Teaching diagram of the Feudal Transformation

Somehow, for example, we descend down this notional tree from, for example, a system where the court is the dominant field of political interaction to one where castle lordships are as high as it gets. We also descend from, let’s pick something fairly neutral, an armed yeomanry to a subject and disarmed peasantry who are `protected’ by armoured horsemen. So is the court the `sibling’ of the armed peasantry? Is the castle the `sibling’ of the knights? That latter sounds as if it makes sense, the former less so, though it’s kind of been argued. So which of those two from the upper generation is the parent of the latter two? Do they in fact give rise to either? Even together? Or are they in fact separate `families’? Why are they on the same tree then? And yet they clearly are related, even if only by time, whereas our scheme demands more consequence than that.

So I think it’s a nice idea, but when I try and put something I want to explain into it, it doesn’t help, and probably forces me to make false associations or ignore important ones. Therefore I suspect that it’s not much use for explaining things that actually happened. We may have to keep telling stories instead.


1. Randolph Starn, “Who’s Afraid of the Renaissance?” in John van Engen (ed.), The Past and Future of Medieval Studies (Notre Dame 1994), pp. 129-147.

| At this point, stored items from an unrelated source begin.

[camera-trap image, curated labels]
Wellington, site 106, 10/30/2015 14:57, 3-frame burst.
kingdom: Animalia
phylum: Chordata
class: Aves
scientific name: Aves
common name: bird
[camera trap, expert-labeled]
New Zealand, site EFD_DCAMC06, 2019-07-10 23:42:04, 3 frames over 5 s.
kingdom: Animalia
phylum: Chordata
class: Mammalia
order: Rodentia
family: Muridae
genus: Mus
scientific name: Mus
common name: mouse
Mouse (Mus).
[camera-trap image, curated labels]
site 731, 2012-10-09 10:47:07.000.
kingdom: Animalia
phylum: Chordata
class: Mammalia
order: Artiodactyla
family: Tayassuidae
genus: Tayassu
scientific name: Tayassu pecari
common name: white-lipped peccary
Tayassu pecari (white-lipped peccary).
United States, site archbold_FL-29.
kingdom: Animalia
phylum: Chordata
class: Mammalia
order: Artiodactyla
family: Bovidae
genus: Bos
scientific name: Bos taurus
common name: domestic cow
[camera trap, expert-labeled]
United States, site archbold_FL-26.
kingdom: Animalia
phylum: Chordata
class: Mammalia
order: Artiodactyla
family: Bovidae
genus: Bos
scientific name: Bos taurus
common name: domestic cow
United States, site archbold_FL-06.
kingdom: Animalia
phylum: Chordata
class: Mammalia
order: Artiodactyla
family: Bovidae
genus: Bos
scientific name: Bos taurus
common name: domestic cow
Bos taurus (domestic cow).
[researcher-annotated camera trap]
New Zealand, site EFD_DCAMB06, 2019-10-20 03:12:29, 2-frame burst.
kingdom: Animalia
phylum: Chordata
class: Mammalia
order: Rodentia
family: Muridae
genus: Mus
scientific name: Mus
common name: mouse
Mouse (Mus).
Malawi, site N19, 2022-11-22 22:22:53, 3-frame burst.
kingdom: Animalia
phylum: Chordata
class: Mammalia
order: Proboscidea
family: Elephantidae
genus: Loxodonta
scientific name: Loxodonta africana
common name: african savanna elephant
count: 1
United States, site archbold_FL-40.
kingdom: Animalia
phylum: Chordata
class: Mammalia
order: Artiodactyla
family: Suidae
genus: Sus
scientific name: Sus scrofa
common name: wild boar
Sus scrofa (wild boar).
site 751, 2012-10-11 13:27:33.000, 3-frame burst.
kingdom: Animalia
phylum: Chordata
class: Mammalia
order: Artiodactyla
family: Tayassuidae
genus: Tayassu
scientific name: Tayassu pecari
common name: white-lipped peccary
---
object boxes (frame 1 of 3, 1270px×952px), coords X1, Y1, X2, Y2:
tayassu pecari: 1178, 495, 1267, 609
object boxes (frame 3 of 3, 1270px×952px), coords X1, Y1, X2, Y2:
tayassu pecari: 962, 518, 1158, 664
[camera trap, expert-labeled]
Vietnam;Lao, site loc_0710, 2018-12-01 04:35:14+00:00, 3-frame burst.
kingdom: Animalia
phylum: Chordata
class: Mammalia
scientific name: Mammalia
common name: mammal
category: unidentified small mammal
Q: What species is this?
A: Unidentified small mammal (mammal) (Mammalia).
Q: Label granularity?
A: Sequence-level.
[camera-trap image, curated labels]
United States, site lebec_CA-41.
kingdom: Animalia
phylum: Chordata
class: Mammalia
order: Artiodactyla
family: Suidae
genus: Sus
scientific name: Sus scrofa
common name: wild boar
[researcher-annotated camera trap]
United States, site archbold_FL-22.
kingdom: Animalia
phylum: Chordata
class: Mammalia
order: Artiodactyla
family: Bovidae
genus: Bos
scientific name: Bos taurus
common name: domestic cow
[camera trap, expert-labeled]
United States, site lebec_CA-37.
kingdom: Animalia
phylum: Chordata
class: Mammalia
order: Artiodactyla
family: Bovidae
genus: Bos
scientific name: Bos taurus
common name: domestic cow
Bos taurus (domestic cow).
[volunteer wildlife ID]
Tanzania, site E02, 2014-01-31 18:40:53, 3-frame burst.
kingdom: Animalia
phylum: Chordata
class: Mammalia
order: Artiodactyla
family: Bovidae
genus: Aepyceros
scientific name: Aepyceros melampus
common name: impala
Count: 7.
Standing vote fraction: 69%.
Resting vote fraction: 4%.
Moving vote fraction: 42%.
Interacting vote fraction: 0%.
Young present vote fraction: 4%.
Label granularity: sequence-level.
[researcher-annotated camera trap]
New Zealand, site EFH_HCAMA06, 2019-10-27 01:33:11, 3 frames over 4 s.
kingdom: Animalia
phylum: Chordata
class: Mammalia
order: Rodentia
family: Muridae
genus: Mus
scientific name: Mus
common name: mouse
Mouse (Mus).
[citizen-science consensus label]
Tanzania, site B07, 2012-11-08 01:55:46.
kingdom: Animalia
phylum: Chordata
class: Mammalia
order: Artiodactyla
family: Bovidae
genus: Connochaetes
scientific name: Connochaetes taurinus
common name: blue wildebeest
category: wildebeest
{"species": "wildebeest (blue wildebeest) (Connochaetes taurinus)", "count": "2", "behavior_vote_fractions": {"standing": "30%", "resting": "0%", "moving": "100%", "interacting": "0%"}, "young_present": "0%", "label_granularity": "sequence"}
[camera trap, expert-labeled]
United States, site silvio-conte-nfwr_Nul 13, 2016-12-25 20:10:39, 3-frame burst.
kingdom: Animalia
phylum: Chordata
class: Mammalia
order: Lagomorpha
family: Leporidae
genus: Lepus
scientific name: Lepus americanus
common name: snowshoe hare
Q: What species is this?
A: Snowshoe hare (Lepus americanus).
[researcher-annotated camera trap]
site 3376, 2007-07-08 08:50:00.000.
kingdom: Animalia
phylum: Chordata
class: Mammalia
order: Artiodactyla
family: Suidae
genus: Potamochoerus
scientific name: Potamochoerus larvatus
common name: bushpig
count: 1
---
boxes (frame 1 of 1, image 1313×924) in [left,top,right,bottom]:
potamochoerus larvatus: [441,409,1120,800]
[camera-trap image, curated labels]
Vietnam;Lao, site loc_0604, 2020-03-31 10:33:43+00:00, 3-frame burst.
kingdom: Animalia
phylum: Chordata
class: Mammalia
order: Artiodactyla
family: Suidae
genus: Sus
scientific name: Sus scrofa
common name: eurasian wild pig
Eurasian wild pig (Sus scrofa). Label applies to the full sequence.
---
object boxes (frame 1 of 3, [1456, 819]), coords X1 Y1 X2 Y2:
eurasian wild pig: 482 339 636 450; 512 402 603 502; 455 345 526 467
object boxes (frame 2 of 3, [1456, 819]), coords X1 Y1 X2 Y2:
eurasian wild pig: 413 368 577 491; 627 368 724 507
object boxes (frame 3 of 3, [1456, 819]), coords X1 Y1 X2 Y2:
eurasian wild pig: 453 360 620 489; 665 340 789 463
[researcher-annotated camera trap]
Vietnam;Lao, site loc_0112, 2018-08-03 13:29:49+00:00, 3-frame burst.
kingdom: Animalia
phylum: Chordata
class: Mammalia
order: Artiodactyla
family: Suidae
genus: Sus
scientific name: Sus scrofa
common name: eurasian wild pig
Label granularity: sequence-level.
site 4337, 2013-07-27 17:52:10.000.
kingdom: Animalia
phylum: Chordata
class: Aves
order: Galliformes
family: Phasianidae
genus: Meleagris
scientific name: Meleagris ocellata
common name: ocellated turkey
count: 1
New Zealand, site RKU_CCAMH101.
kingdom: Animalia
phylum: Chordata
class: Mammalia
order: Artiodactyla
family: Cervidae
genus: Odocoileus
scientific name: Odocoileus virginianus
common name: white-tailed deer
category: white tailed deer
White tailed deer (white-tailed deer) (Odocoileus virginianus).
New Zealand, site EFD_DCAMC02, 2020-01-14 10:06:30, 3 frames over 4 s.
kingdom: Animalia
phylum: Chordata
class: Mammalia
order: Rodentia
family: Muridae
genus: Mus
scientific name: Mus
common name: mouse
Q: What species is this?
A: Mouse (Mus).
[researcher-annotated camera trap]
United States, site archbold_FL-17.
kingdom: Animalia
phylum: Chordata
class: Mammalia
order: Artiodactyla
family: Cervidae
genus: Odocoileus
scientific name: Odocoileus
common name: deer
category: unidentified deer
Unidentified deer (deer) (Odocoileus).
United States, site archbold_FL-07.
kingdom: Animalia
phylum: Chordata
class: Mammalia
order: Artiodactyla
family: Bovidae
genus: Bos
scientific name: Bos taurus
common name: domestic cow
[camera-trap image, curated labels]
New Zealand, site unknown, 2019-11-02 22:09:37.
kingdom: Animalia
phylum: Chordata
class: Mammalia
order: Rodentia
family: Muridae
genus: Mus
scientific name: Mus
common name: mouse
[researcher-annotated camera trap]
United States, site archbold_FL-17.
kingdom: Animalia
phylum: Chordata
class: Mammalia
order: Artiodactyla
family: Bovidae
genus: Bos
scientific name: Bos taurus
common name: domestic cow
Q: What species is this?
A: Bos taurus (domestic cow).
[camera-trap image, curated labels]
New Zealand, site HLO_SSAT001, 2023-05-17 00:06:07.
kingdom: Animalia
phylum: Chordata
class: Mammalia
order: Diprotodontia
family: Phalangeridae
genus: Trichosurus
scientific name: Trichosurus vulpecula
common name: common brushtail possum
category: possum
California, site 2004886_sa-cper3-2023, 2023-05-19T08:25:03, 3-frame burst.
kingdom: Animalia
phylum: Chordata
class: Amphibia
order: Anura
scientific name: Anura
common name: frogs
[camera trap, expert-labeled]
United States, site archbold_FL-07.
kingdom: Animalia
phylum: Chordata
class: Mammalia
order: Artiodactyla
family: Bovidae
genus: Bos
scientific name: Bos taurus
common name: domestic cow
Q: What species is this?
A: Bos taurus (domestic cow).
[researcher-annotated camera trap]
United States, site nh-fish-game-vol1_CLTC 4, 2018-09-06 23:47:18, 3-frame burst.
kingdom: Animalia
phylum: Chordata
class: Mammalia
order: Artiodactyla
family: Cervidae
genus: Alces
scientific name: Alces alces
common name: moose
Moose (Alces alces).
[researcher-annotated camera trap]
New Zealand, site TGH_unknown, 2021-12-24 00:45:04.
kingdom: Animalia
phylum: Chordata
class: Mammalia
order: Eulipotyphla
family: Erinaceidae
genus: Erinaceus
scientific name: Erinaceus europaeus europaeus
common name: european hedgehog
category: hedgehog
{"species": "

2. I should speak a word here for Spansoft‘s Kith & Kin, which has been helping me keep families sorted and Catalan noblewomen called Adelaide distinct since 1999. Not that modern, therefore, although current versions look very different from what I started with (a shareware version that you can still find on the internet in places), but really quite robust and useful. Doesn’t deal gracefully with cousins who marry, though; if anyone knows anything that does, I’m open to suggestions also.